Assumption of Risk and Passing the Buck

It’s a terrible tragedy and highlights the attitude of dependence on the Nanny State.

The inquest into the death of 9-year-old Billie Clayton has made national news. I’m not sure why, other than the fact that her father is a TV news presenter and she was very photogenic. There are, after all, about 1500 drowning deaths in the UK each year. It is the nature of the media that the beautiful children of articulate people are never just one in 1500.

Ian Clayton blames his daughter’s death on the lack of regulation in the canoe hire business. He wanted to take his twin 9-year-olds out on the River Wye. He rented a canoe from a little start up business in Hay-on-Wye. They had life jackets. There was nothing defective about the canoe.
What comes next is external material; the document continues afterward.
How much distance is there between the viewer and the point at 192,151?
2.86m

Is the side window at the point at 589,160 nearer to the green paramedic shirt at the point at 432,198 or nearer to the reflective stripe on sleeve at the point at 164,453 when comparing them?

Ian Clayton’s bad choices cost his daughter’s life. It was his responsibility to know whether he could handle a canoe and two primary school-aged children in one Britain’s major rivers. He should have enquired about the conditions on the river. It was his responsibility to know whether the children could handle themselves should things not go as planned.

He wanted to paddle down the River Wye. He had a duty of care to his children to know whether it was safe and weigh up the probabilities of trouble. He failed in that duty.

The owners of the canoe company have carried a terrible sense of guilt, of which they probably can’t rid themselves, even if it is undeserved. While they may be overcome by their emotions, they did not have a duty of care beyond what they provided. But more important from a public policy standpoint, the State does not have a duty of care to impose one on them.

Life involves risk. Usually it’s calculated risk. Sometimes you calculate correctly. Sometimes you don’t. When you miscalculate, you take responsibility. You don’t ask the State for a new calculator.